Sabato 26 (ore 16) è prevista anche una visita guidata con l’archeologa Elisa Ghinassi, durante la quale verrà evidenziato il tema del banchetto, che costituiva uno degli aspetti caratterizzanti dell’aristocrazia etrusca e della famiglia che abitava nel Palazzo di Murlo portato alla luce da fortunate campagne di scavo avviate nel 1966 per iniziativa di archeologi statunitensi. L’ultima campagna, diretta da Anthony Tuck, si è conclusa pochi giorni fa, a fine luglio.
Sempre sabato (ore 17) ci sarà anche una conferenza sul tema La fortuna degli Etruschi dai Medici ai nostri giorni: ideologia, cultura e sviluppo tenuta da Giuseppe M. Della Fina, direttore scientifico del museo di Murlo. L’incontro sarà l’occasione per valutare la vitalità della cultura etrusca nel mondo moderno e contemporaneo.

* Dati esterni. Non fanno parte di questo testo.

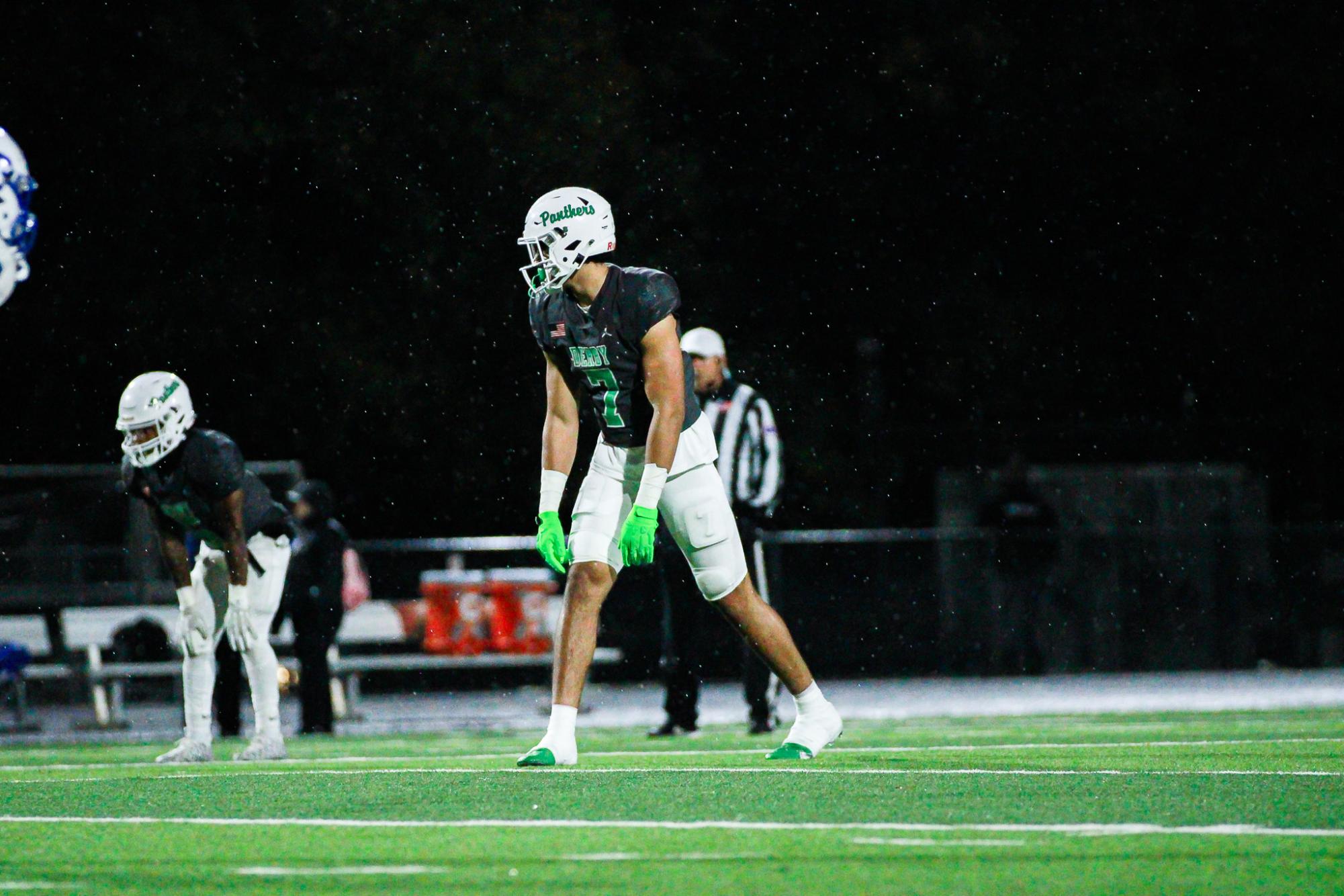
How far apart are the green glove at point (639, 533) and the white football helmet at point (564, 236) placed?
3.15ft

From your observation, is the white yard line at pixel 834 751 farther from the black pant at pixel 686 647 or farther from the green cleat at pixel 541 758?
the black pant at pixel 686 647

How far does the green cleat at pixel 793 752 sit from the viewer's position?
27.7 ft

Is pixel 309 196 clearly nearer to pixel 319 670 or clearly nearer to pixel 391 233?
pixel 391 233

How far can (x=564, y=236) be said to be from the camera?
26.7 feet

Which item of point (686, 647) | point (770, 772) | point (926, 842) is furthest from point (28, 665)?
point (926, 842)

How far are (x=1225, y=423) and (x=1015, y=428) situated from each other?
8.12 feet

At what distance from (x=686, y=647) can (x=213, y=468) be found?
131 inches

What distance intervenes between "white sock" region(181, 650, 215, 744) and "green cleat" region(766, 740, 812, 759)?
3.10m

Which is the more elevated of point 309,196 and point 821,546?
point 309,196

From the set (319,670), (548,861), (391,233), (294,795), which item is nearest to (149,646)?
(319,670)

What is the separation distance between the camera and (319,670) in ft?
48.0

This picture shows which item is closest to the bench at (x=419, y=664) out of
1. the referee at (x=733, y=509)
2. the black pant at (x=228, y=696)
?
the black pant at (x=228, y=696)

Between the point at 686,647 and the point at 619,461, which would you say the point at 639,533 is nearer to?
the point at 619,461

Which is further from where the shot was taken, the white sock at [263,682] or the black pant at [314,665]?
the black pant at [314,665]
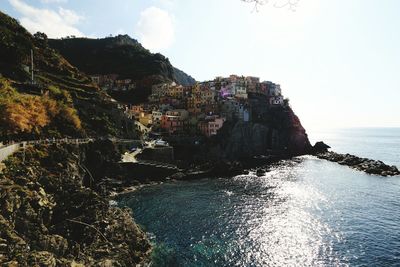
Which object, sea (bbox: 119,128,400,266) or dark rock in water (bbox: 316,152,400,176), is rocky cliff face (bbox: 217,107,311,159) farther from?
sea (bbox: 119,128,400,266)

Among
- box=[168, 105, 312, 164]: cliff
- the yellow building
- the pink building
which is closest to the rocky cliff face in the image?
box=[168, 105, 312, 164]: cliff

La Giornata degli Etruschi si celebra il 27 agosto di ogni anno, per ricordare il conferimento del titolo di Granduca della Toscana al Duca di Firenze Cosimo I, avvenuto nello stesso giorno, nel 1569, con una bolla papale da parte di Pio V. Quel titolo, nuovo ed insolito in quegli anni, poneva Cosimo I e i suoi successori ad un livello di prestigio che nessun altro principe italiano avrebbe potuto vantare, estendendo ufficialmente il loro governo dalla città di Firenze al territorio che fu degli etruschi. Tale avvenimento ha prefigurato l’attuale configurazione della Regione Toscana, e per questo la Giornata degli Etruschi rientra tra le iniziative che il Consiglio regionale promuove, per disposizione di legge, per celebrare ricorrenze e anniversari di particolare importanza per l’identità toscana.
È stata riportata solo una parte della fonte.